@rotated said in Brexit:
@Crucial said in Brexit:
As for 'just get on with it' we come back to the big problem that caused all of this in fighting and inaction - what is 'it'. All very well trotting out 'leave means leave' and 'Brexit means Brexit' but there are obvious complexities that need decisions made that aren't quite that simple.
The "just get on with it" sentiment I think is more about a mindset and approach to negotations/preperations for an exit rather than a specific plan.
It would be very fucking strange if after three years of tumultuous separation/divorce proceedings the party who "I know I decided unequivocally to leave you, but now I'm concerned this alimony thing is going to comprimise the next five years of my financial life so maybe we can make this work?"
A divorce is not a financial windfall.
Get on with it means leave, seperate, go. VM's description of what 'it' is, is spot on IMO. In a decision between May's Deal and No Deal the answer should be obvious - go, get the fuck out and worry about the details later.
….and we come full circle to Northern Ireland.
(the 'details' aren't insignificant or quickly remedied either)
Once again, as we see over and over at the moment, partisan type arguments whereby extreme views are painted as the views of all that take a 'side' in order to ridicule or shout down sensible debate.
Mention no deal hardships or difficulties and the cries of 'scaremonger' ring out and then counter claims of empty shops and blocked roads get said.
It is totally irresponsible for anyone with a public mouthpiece on this topic to dismiss or hide the very real difficulties and hardships people will face with no transition period and a chance to work through the issues.
Goods from Europe WILL likely increase in price as WTO rules state that no preference can be given.
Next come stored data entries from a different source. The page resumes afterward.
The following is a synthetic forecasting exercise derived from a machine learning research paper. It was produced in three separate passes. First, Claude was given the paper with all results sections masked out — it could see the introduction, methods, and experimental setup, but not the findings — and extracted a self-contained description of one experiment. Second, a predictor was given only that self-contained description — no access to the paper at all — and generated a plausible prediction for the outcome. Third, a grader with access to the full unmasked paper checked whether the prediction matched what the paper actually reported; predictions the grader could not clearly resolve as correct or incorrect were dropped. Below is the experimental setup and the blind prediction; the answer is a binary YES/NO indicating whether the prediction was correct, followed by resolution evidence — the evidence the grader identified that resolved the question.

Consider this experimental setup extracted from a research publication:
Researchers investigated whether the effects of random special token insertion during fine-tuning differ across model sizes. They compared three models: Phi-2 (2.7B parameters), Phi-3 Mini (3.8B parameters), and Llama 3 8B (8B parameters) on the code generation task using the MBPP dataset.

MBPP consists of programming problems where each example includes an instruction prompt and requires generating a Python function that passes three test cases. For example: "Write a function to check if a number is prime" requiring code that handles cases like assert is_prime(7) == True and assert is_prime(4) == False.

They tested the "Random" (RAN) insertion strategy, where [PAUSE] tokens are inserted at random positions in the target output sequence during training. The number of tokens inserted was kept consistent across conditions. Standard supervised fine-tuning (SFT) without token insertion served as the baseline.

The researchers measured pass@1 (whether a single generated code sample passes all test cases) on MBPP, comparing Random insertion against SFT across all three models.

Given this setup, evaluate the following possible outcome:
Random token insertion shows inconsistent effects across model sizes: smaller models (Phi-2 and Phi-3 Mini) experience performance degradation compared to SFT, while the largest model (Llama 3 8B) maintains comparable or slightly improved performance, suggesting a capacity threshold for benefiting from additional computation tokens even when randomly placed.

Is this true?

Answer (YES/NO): NO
British farmers will have to offload their product domestically as it will be over priced in Europe
A year ago 5,500 UK financial businesses relied on EU passporting rights that generated £9B to the UK. Some of those will have either upped sticks already or set up subsidiaries to do their EU work but the fact remains that a no deal will simply cut that cord altogether.
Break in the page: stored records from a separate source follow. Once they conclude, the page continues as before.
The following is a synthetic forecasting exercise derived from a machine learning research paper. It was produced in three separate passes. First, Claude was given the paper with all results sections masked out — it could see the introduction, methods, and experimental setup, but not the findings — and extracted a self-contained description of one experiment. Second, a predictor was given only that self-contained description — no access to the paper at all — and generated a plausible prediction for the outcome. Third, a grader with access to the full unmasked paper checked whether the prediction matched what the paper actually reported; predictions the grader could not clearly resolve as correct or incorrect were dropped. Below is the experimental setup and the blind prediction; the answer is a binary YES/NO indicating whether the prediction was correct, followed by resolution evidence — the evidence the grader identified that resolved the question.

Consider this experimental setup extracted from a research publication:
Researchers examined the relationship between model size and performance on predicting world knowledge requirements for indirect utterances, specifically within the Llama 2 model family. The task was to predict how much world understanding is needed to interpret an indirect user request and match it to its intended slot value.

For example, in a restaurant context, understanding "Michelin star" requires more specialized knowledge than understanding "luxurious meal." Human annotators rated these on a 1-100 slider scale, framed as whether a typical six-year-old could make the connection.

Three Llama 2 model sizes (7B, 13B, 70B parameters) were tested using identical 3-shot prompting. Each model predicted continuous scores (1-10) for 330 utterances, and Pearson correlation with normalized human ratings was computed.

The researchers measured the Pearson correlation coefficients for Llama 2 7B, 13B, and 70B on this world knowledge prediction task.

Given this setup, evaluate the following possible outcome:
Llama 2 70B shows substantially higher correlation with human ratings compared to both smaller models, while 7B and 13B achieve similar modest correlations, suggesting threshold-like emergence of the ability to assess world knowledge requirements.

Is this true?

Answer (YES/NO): NO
That's just a couple of facts that aren't scaremongering. Others would be loss of easy movement for business and leisure travel. The French border control have already thrown their toys out the cot over the extra workload and the official advice is not to try and Eurostar back from Paris because you simply wont get through control in time for your train.
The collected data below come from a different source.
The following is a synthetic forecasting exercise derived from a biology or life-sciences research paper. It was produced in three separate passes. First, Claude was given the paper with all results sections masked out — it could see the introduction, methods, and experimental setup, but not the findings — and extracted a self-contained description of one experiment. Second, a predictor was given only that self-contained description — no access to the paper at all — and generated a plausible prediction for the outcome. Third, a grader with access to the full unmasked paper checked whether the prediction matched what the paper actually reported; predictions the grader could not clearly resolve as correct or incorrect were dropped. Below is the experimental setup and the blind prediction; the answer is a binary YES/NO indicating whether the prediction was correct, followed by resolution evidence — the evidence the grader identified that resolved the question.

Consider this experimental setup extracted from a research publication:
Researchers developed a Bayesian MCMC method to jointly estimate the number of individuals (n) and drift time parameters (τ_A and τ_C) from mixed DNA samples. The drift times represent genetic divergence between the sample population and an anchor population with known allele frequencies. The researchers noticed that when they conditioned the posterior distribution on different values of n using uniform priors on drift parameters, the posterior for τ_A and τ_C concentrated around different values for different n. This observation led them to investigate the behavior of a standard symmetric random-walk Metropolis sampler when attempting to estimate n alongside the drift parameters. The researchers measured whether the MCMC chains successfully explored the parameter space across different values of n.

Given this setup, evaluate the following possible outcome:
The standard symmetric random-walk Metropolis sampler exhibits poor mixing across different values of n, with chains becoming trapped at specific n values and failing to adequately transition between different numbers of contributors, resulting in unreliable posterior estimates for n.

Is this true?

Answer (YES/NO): YES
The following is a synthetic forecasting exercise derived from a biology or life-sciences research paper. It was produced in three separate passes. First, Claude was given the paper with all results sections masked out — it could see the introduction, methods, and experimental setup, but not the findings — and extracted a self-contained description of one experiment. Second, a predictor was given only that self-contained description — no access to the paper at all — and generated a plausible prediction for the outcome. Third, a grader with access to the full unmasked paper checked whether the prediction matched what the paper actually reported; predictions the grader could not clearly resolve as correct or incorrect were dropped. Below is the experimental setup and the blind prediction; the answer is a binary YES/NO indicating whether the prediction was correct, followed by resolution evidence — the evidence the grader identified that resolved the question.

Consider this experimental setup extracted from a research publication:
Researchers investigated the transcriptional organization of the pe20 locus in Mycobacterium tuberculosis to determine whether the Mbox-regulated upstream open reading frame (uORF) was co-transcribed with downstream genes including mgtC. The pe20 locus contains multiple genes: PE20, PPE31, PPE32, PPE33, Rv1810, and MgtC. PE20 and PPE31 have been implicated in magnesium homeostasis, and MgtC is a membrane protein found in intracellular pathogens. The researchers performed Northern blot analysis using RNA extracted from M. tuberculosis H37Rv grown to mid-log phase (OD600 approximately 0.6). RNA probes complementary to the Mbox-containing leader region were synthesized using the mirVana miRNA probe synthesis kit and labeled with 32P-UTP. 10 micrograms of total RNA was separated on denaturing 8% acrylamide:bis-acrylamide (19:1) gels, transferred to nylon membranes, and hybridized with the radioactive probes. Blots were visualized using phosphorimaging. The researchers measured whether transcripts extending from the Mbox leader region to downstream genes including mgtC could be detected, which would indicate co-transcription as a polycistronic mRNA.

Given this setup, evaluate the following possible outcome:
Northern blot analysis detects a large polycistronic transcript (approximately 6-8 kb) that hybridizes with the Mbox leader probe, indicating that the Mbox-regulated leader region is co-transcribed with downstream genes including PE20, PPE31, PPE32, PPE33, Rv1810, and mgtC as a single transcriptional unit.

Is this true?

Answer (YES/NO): NO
Loads and loads of little things that a part of general UK life and taken for granted with regard to Europe. eg no phone roaming charges, no geoblocking, holiday and flight rules regarding cancellations and compensation. Currently about 15% of flights being sold in the UK may have to be cancelled as the landing rights for newly added flights are 'up in the air'
No, the sun will still come up and try and peak through the cloudy skies but instead of sweeping statements on both sides surely the impacts should be being made very clear to people.